Уже на первых петухах повалились спать, не чая в грядущем ни худа, ни лиха.
— Какой он умный у тебя! — шептал, укладываясь, Иван.
— Да! Прехитр мастерством и превелик разумом! — с гордостью отвечал Василий.
Назавтра Василий вступил в нижегородский полк, и родичи долго мяли друг друга в объятиях, веря, что расстаются на несколько дней, что после победы вместе воротят «домовь»… Верилось! В юности все легко и безоблачна грядущая даль времени! И когда под пение дудок, под звон и звяк выступали полки в поход, верилось в скорую встречу. И на третьем, четвертом ли привале, проплутав меж возов и раскинутых шатров, нашел Ванята спящего Ваську, растормошил, час малый и посидели в обнимку у костра, не ведая, что это — напоследях и что до новой встречи им предстоит прожить едва ли не всю жизнь.
Глава 30
То, что было дальше, описано в летописи.
Постояв за городом и не дождавши вести про Араб-Шаха, великий князь повернул полки на Москву. (И с ними вместе уходил Иван Федоров, так и не повидавши на росстанях двоюродного брата своего.) А вся нижегородская сила с сыном Дмитрия Константиныча Иваном, ведомая князем Семеном Михайловичем, с приданными к ней ратями владимирской, переславской, юрьевской и ярославской, «в силе тяжце» отправилась за Пьяну стеречь татар. Вести доходили разноречивые, и, наконец, слухачи донесли, что Арапша далеко, на Волчьей Воде. Многие после удачного похода на Булгар восприняли дело так, что татары устрашились и в драку не полезут.
Князь Семен Михайлович, не родовитый и не сильный, «принятой», растерялся, получив в руки столь многочисленную рать, не умея властно собрать всех в кулак, как это сделал Боброк, и потому вяло смотрел на то, как войско, получившее успокоительные известия, начинает, в полном смысле этого слова, разлагаться.

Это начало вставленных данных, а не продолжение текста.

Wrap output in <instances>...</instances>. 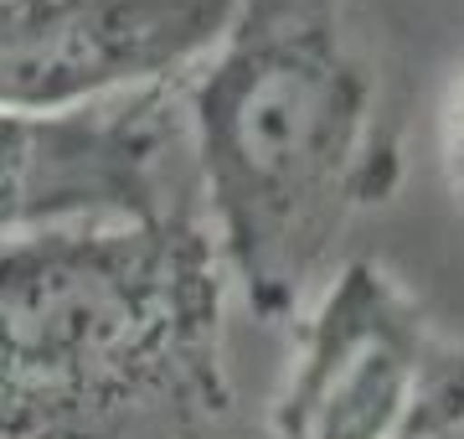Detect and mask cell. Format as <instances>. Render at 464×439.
Segmentation results:
<instances>
[{
	"label": "cell",
	"instance_id": "6da1fadb",
	"mask_svg": "<svg viewBox=\"0 0 464 439\" xmlns=\"http://www.w3.org/2000/svg\"><path fill=\"white\" fill-rule=\"evenodd\" d=\"M176 103L227 289L264 326L299 321L402 181L398 88L356 0H243Z\"/></svg>",
	"mask_w": 464,
	"mask_h": 439
},
{
	"label": "cell",
	"instance_id": "7a4b0ae2",
	"mask_svg": "<svg viewBox=\"0 0 464 439\" xmlns=\"http://www.w3.org/2000/svg\"><path fill=\"white\" fill-rule=\"evenodd\" d=\"M227 274L197 207L0 254V439H243Z\"/></svg>",
	"mask_w": 464,
	"mask_h": 439
},
{
	"label": "cell",
	"instance_id": "3957f363",
	"mask_svg": "<svg viewBox=\"0 0 464 439\" xmlns=\"http://www.w3.org/2000/svg\"><path fill=\"white\" fill-rule=\"evenodd\" d=\"M464 434V337L382 259H351L304 305L268 439Z\"/></svg>",
	"mask_w": 464,
	"mask_h": 439
},
{
	"label": "cell",
	"instance_id": "277c9868",
	"mask_svg": "<svg viewBox=\"0 0 464 439\" xmlns=\"http://www.w3.org/2000/svg\"><path fill=\"white\" fill-rule=\"evenodd\" d=\"M197 207L176 88L72 114L0 109V254L67 222H130Z\"/></svg>",
	"mask_w": 464,
	"mask_h": 439
},
{
	"label": "cell",
	"instance_id": "5b68a950",
	"mask_svg": "<svg viewBox=\"0 0 464 439\" xmlns=\"http://www.w3.org/2000/svg\"><path fill=\"white\" fill-rule=\"evenodd\" d=\"M243 0H0V109L72 114L176 88Z\"/></svg>",
	"mask_w": 464,
	"mask_h": 439
},
{
	"label": "cell",
	"instance_id": "8992f818",
	"mask_svg": "<svg viewBox=\"0 0 464 439\" xmlns=\"http://www.w3.org/2000/svg\"><path fill=\"white\" fill-rule=\"evenodd\" d=\"M439 176H444L449 207L464 218V63L454 68L439 103Z\"/></svg>",
	"mask_w": 464,
	"mask_h": 439
}]
</instances>
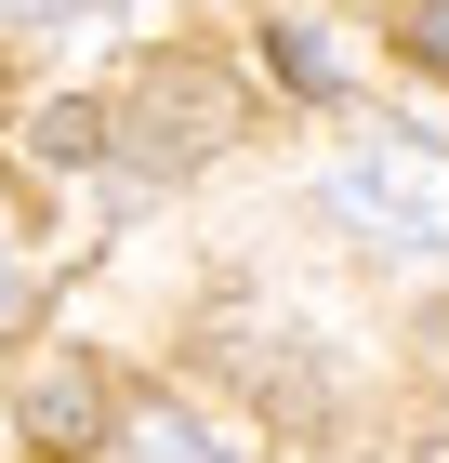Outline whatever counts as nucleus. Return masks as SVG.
Returning <instances> with one entry per match:
<instances>
[{"label":"nucleus","mask_w":449,"mask_h":463,"mask_svg":"<svg viewBox=\"0 0 449 463\" xmlns=\"http://www.w3.org/2000/svg\"><path fill=\"white\" fill-rule=\"evenodd\" d=\"M265 67H277V93H304V107L344 93V67H331V40H317V27H265Z\"/></svg>","instance_id":"nucleus-7"},{"label":"nucleus","mask_w":449,"mask_h":463,"mask_svg":"<svg viewBox=\"0 0 449 463\" xmlns=\"http://www.w3.org/2000/svg\"><path fill=\"white\" fill-rule=\"evenodd\" d=\"M436 345H449V305H436Z\"/></svg>","instance_id":"nucleus-11"},{"label":"nucleus","mask_w":449,"mask_h":463,"mask_svg":"<svg viewBox=\"0 0 449 463\" xmlns=\"http://www.w3.org/2000/svg\"><path fill=\"white\" fill-rule=\"evenodd\" d=\"M14 437H27V463H93L106 437H119V384H106L93 357H40L27 384H14Z\"/></svg>","instance_id":"nucleus-3"},{"label":"nucleus","mask_w":449,"mask_h":463,"mask_svg":"<svg viewBox=\"0 0 449 463\" xmlns=\"http://www.w3.org/2000/svg\"><path fill=\"white\" fill-rule=\"evenodd\" d=\"M225 371H239V384L265 397L291 437H317V424H331V384H317V357H291V331H277V357H265V331H225Z\"/></svg>","instance_id":"nucleus-4"},{"label":"nucleus","mask_w":449,"mask_h":463,"mask_svg":"<svg viewBox=\"0 0 449 463\" xmlns=\"http://www.w3.org/2000/svg\"><path fill=\"white\" fill-rule=\"evenodd\" d=\"M27 159H53V173H80V159H106V107H80V93H53V107H27Z\"/></svg>","instance_id":"nucleus-5"},{"label":"nucleus","mask_w":449,"mask_h":463,"mask_svg":"<svg viewBox=\"0 0 449 463\" xmlns=\"http://www.w3.org/2000/svg\"><path fill=\"white\" fill-rule=\"evenodd\" d=\"M331 213L383 251H449V159L436 146H370L331 173Z\"/></svg>","instance_id":"nucleus-2"},{"label":"nucleus","mask_w":449,"mask_h":463,"mask_svg":"<svg viewBox=\"0 0 449 463\" xmlns=\"http://www.w3.org/2000/svg\"><path fill=\"white\" fill-rule=\"evenodd\" d=\"M53 14H93V0H14V27H53Z\"/></svg>","instance_id":"nucleus-9"},{"label":"nucleus","mask_w":449,"mask_h":463,"mask_svg":"<svg viewBox=\"0 0 449 463\" xmlns=\"http://www.w3.org/2000/svg\"><path fill=\"white\" fill-rule=\"evenodd\" d=\"M423 463H449V437H423Z\"/></svg>","instance_id":"nucleus-10"},{"label":"nucleus","mask_w":449,"mask_h":463,"mask_svg":"<svg viewBox=\"0 0 449 463\" xmlns=\"http://www.w3.org/2000/svg\"><path fill=\"white\" fill-rule=\"evenodd\" d=\"M397 53H410V67H436V80H449V0H410V14H397Z\"/></svg>","instance_id":"nucleus-8"},{"label":"nucleus","mask_w":449,"mask_h":463,"mask_svg":"<svg viewBox=\"0 0 449 463\" xmlns=\"http://www.w3.org/2000/svg\"><path fill=\"white\" fill-rule=\"evenodd\" d=\"M133 450H145V463H239L199 411H173V397H145V411H133Z\"/></svg>","instance_id":"nucleus-6"},{"label":"nucleus","mask_w":449,"mask_h":463,"mask_svg":"<svg viewBox=\"0 0 449 463\" xmlns=\"http://www.w3.org/2000/svg\"><path fill=\"white\" fill-rule=\"evenodd\" d=\"M225 133H239V80L211 67V53H145V80L119 93V146H133V173H199Z\"/></svg>","instance_id":"nucleus-1"}]
</instances>
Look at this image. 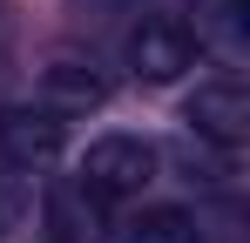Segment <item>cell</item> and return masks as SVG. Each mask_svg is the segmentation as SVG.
Returning <instances> with one entry per match:
<instances>
[{"label":"cell","instance_id":"cell-6","mask_svg":"<svg viewBox=\"0 0 250 243\" xmlns=\"http://www.w3.org/2000/svg\"><path fill=\"white\" fill-rule=\"evenodd\" d=\"M108 101V75L95 68V61H82V54H54L41 68V108H54V115H82V108H102Z\"/></svg>","mask_w":250,"mask_h":243},{"label":"cell","instance_id":"cell-7","mask_svg":"<svg viewBox=\"0 0 250 243\" xmlns=\"http://www.w3.org/2000/svg\"><path fill=\"white\" fill-rule=\"evenodd\" d=\"M122 243H203V223L189 209H142L122 230Z\"/></svg>","mask_w":250,"mask_h":243},{"label":"cell","instance_id":"cell-2","mask_svg":"<svg viewBox=\"0 0 250 243\" xmlns=\"http://www.w3.org/2000/svg\"><path fill=\"white\" fill-rule=\"evenodd\" d=\"M122 61H128V75L135 81H176L189 61H196V34H189V20L183 14H142L135 27H128L122 40Z\"/></svg>","mask_w":250,"mask_h":243},{"label":"cell","instance_id":"cell-1","mask_svg":"<svg viewBox=\"0 0 250 243\" xmlns=\"http://www.w3.org/2000/svg\"><path fill=\"white\" fill-rule=\"evenodd\" d=\"M156 162H163L156 142H142V135H95L82 156V182L102 202H128L156 182Z\"/></svg>","mask_w":250,"mask_h":243},{"label":"cell","instance_id":"cell-8","mask_svg":"<svg viewBox=\"0 0 250 243\" xmlns=\"http://www.w3.org/2000/svg\"><path fill=\"white\" fill-rule=\"evenodd\" d=\"M209 47L223 61H244L250 27H244V0H209Z\"/></svg>","mask_w":250,"mask_h":243},{"label":"cell","instance_id":"cell-5","mask_svg":"<svg viewBox=\"0 0 250 243\" xmlns=\"http://www.w3.org/2000/svg\"><path fill=\"white\" fill-rule=\"evenodd\" d=\"M47 230H54V243H108V202L88 189L82 176L75 182H54L41 202Z\"/></svg>","mask_w":250,"mask_h":243},{"label":"cell","instance_id":"cell-4","mask_svg":"<svg viewBox=\"0 0 250 243\" xmlns=\"http://www.w3.org/2000/svg\"><path fill=\"white\" fill-rule=\"evenodd\" d=\"M61 142H68V128L54 108L41 101H14V108H0V156L14 162V169H47V162L61 156Z\"/></svg>","mask_w":250,"mask_h":243},{"label":"cell","instance_id":"cell-9","mask_svg":"<svg viewBox=\"0 0 250 243\" xmlns=\"http://www.w3.org/2000/svg\"><path fill=\"white\" fill-rule=\"evenodd\" d=\"M21 216H27V169H14V162L0 156V230L21 223Z\"/></svg>","mask_w":250,"mask_h":243},{"label":"cell","instance_id":"cell-3","mask_svg":"<svg viewBox=\"0 0 250 243\" xmlns=\"http://www.w3.org/2000/svg\"><path fill=\"white\" fill-rule=\"evenodd\" d=\"M183 122L196 128V142H216V149H237L250 135V88L237 75H216L203 81L196 95H189V108H183Z\"/></svg>","mask_w":250,"mask_h":243}]
</instances>
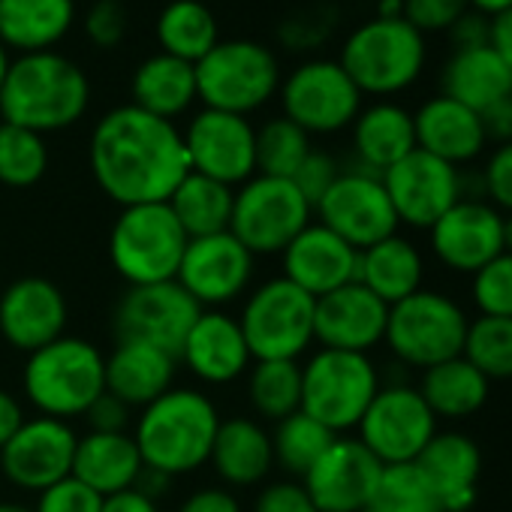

Доцветало пышное, с высокими, тающими в мареве облаками лето. Золотом наливались нивы, ныне безжалостно потоптанные конницей. В высоком разнотравье, в пестротканом дурманно пахнущем ковре цветов домовито гудели пчелы. Разорившие несколько мордовско-татарских селений русичи теперь опивались даровым медом, пьяные наперегонки скакали по полю, шутейно боролись. Звенели цимбалы и гусли.
Тяжелые доспехи многие поскладывали на телеги, кольчатые брони были засунуты в переметные сумы, щиты и пучки копий громоздились на возах.
Многие даже и сулиц не насадили на древки, рассчитывая найти толковое дерево в здешних лесах.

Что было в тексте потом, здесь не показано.